→ **ASSIGNMENT**
An exact repetition of the data below, without images, is the expected answer.
<<<<
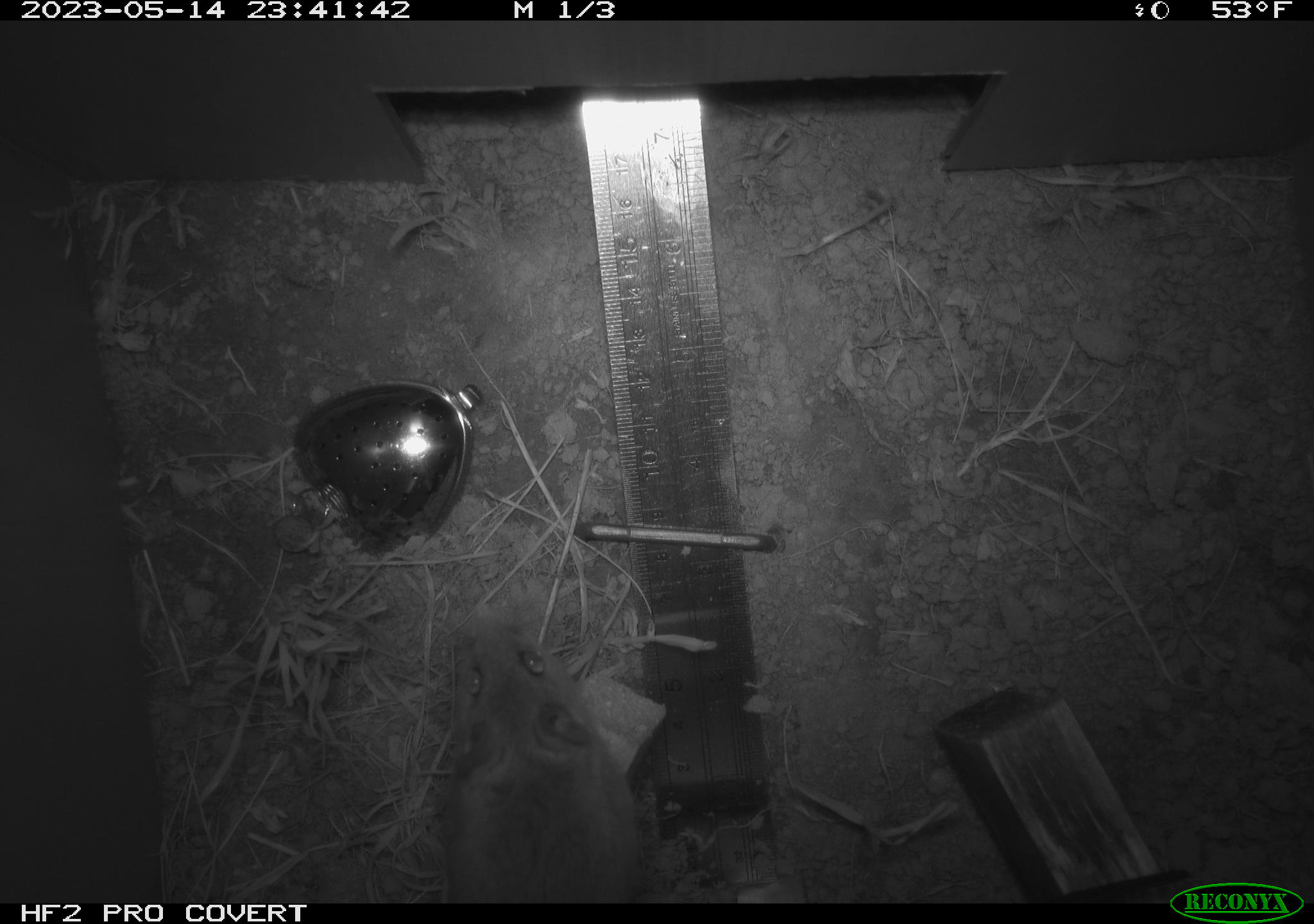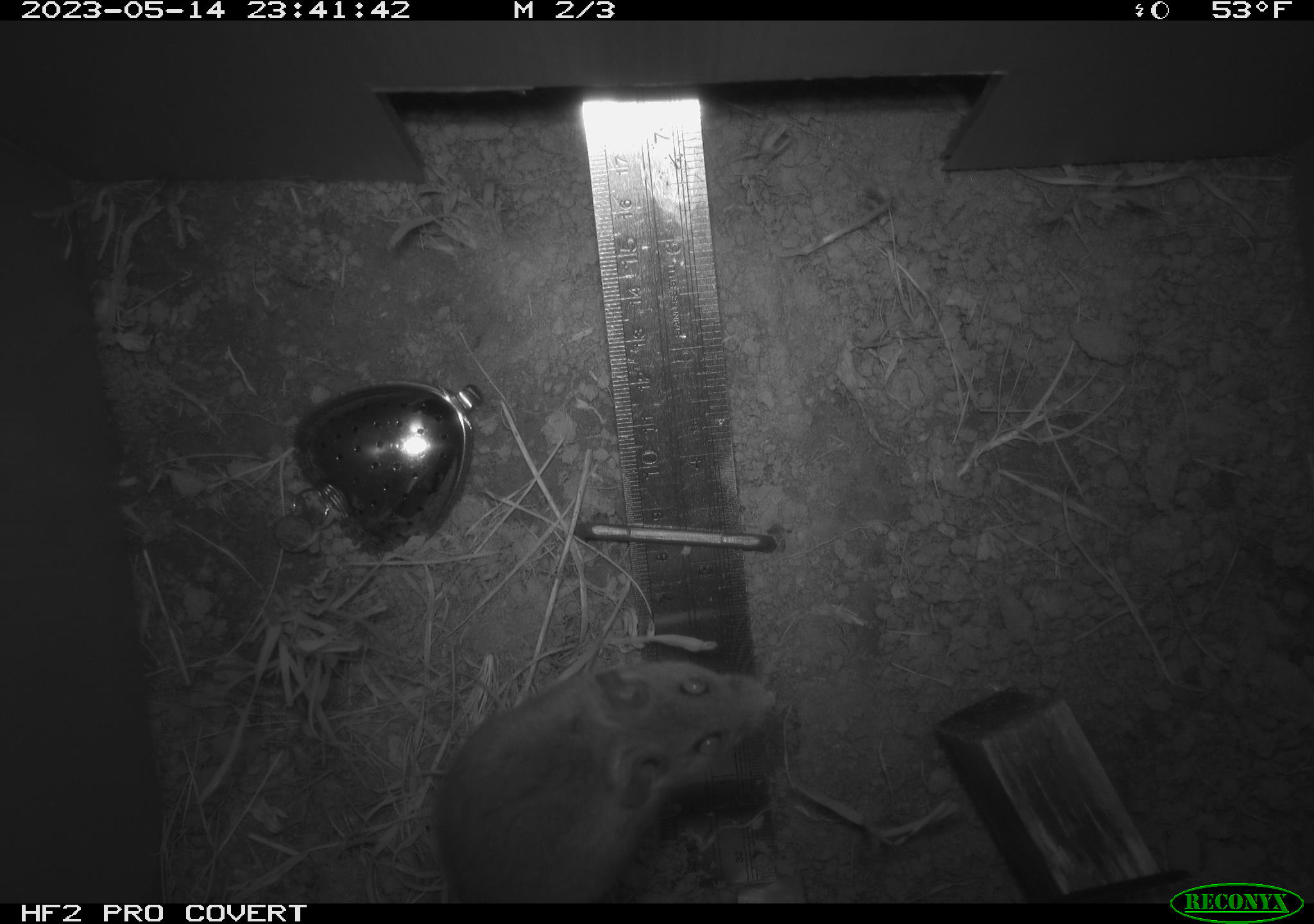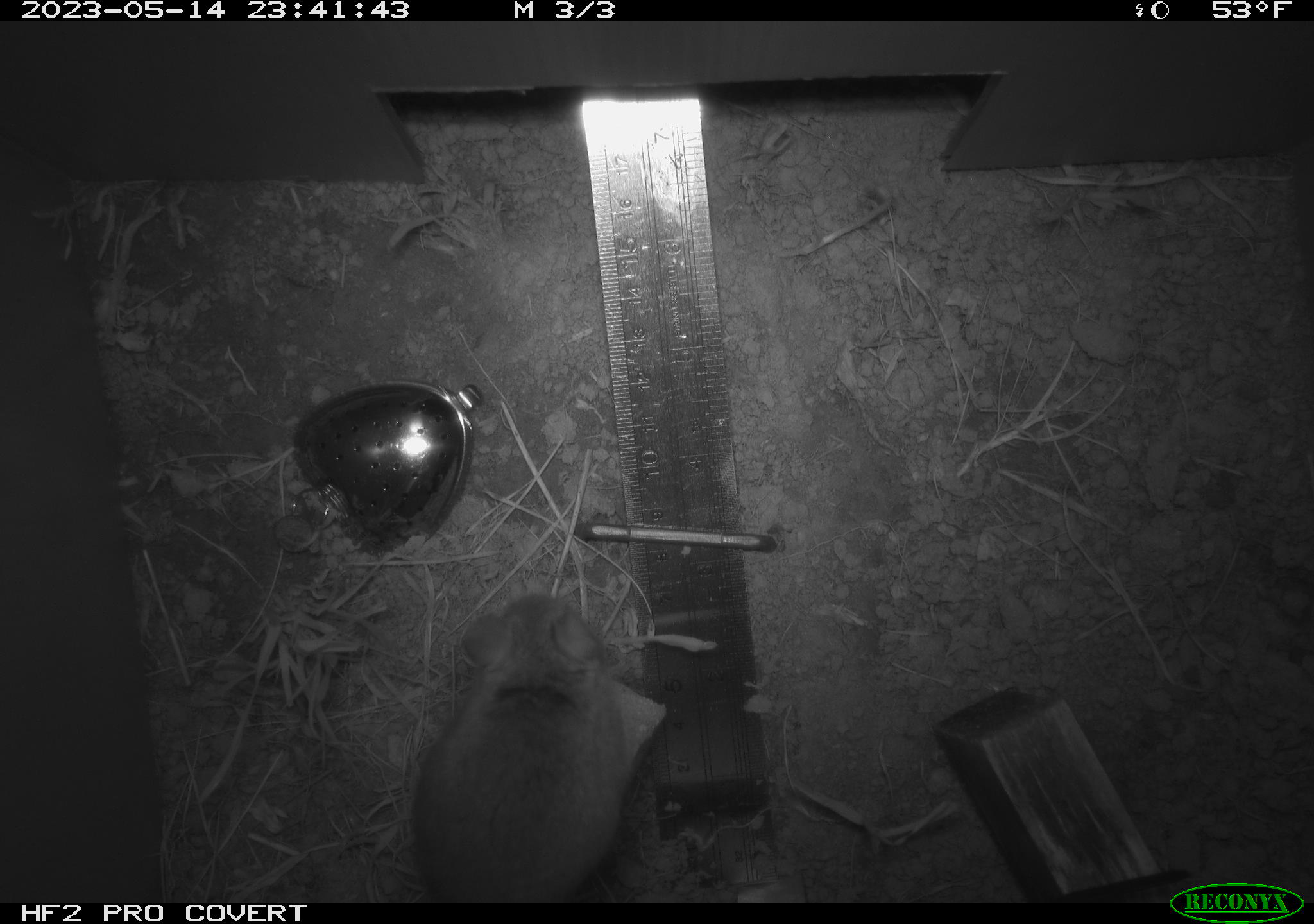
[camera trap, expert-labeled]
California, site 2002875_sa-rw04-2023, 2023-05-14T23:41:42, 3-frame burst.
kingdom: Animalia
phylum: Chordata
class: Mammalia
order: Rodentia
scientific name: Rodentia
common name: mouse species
>>>>
→ **OUTPUT FOR THIS EXERCISE**
[camera trap, expert-labeled]
California, site 2002875_sa-rw04-2023, 2023-05-14T23:41:42, 3-frame burst.
kingdom: Animalia
phylum: Chordata
class: Mammalia
order: Rodentia
scientific name: Rodentia
common name: mouse species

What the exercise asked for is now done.